- Consegna 1 -
Rispondi a queste domande sul brano sulla fantascienza:
(a) In che anno Kurt Vonnegut espresse l'opinione riportata?
(b) Chi intervistò Robert Sheckley nel 2004?
(c) In quali decenni Robert Sheckley figura nelle trattazioni di fantascienza?
- Consegna 2 -
Cita dal brano sulla fantascienza la parte che si apre con le parole "Ricercando nella nebulosa" e si chiude con "autore di nicchia.".

La fantascienza è diffusamente considerata come genere popolare, termine che vuole descrivere la composizione del pubblico al quale questo tipo di letteratura si rivolge: non elitario e dalle aspettative non proprio dannunziane. Ciò lo si deve alla gran mole di racconti che hanno arricchito la tradizione, gravando però sulla qualità media delle opere. Al netto dei grandi maestri, e prima che divenisse un fenomeno culturale in senso stretto, la fantascienza era prodotta da autori mediocri e rivolta a un pubblico culturalmente mediocre. Ecco come la pensava a questo proposito Kurt Vonnegut nel 1980: «Mi sembrava che gli autori di fantascienza scrivessero sui più grandi quesiti del nostro tempo. Mentre gli scrittori più in voga e quelli più rispettati dai critici si stavano ancora confrontando con le sottigliezze del carattere umano, le motivazioni e tutto il resto. E nel frattempo avevamo creato queste macchine mostruose che stavano avendo molta più influenza su di noi di qualsiasi altra cosa… forse questi soggetti non sanno scrivere così bene, ma di sicuro parlano di cose di cui bisogna parlare».
Ricercando nella nebulosa degli autori, si vuole riportare alla luce un nome autorevolissimo del genere, e che in Italia ha riscontrato sempre un particolare successo: Robert Sheckley. In rete non si trova abbastanza da compiacere chi vuol sapere vita morte e miracoli di questo autore. Roberto Quaglia lo ha intervistato nel 2004, un anno prima che morisse. Questa ripresa amatoriale non ha nulla in comune con l’attenzione mediatica riservata ai grandi autori. Sia chiaro che Robert Sheckley figura in tutte le trattazioni di fantascienza degli anni Cinquanta e Sessanta, non è di certo un autore di nicchia.

- Estratti delle voci -
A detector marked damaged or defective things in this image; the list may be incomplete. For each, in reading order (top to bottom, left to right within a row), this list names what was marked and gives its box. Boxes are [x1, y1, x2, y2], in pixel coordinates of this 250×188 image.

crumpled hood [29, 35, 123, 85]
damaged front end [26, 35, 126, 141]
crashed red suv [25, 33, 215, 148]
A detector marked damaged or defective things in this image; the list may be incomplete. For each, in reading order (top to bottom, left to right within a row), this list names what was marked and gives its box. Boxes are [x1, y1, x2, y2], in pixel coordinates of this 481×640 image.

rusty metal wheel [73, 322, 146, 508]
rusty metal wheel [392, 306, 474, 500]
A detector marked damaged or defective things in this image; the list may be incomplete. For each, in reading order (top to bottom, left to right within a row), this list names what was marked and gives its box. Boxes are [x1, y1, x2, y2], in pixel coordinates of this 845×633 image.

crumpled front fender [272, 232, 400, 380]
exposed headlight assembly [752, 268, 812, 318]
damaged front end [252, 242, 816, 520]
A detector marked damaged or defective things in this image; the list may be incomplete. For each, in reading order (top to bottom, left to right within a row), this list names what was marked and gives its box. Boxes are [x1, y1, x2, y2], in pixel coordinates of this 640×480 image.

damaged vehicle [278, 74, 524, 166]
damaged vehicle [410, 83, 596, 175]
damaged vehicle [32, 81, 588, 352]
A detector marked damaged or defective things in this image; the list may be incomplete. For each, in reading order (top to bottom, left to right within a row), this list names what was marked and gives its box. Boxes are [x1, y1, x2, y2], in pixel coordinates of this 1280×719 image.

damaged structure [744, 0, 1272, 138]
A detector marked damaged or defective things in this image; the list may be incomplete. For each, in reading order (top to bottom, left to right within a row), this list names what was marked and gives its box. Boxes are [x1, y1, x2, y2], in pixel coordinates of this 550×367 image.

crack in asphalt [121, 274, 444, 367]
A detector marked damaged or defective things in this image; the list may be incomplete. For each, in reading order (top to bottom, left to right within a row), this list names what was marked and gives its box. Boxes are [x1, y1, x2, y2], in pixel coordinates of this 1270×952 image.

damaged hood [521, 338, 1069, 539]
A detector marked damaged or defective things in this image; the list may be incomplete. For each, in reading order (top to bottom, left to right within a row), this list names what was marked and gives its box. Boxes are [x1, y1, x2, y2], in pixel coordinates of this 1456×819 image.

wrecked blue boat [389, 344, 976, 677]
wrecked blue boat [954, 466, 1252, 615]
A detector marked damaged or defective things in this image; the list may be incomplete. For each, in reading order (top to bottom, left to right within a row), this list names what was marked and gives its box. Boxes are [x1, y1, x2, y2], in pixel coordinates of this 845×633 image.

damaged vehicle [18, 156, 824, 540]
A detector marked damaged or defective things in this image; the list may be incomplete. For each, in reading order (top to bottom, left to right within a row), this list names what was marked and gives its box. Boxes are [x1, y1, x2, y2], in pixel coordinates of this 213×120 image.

- Risposta completa 1 -
(a) Nel 1980.
(b) Roberto Quaglia.
(c) Negli anni Cinquanta e Sessanta.

- Risposta completa 2 -
Ricercando nella nebulosa degli autori, si vuole riportare alla luce un nome autorevolissimo del genere, e che in Italia ha riscontrato sempre un particolare successo: Robert Sheckley. In rete non si trova abbastanza da compiacere chi vuol sapere vita morte e miracoli di questo autore. Roberto Quaglia lo ha intervistato nel 2004, un anno prima che morisse. Questa ripresa amatoriale non ha nulla in comune con l’attenzione mediatica riservata ai grandi autori. Sia chiaro che Robert Sheckley figura in tutte le trattazioni di fantascienza degli anni Cinquanta e Sessanta, non è di certo un autore di nicchia.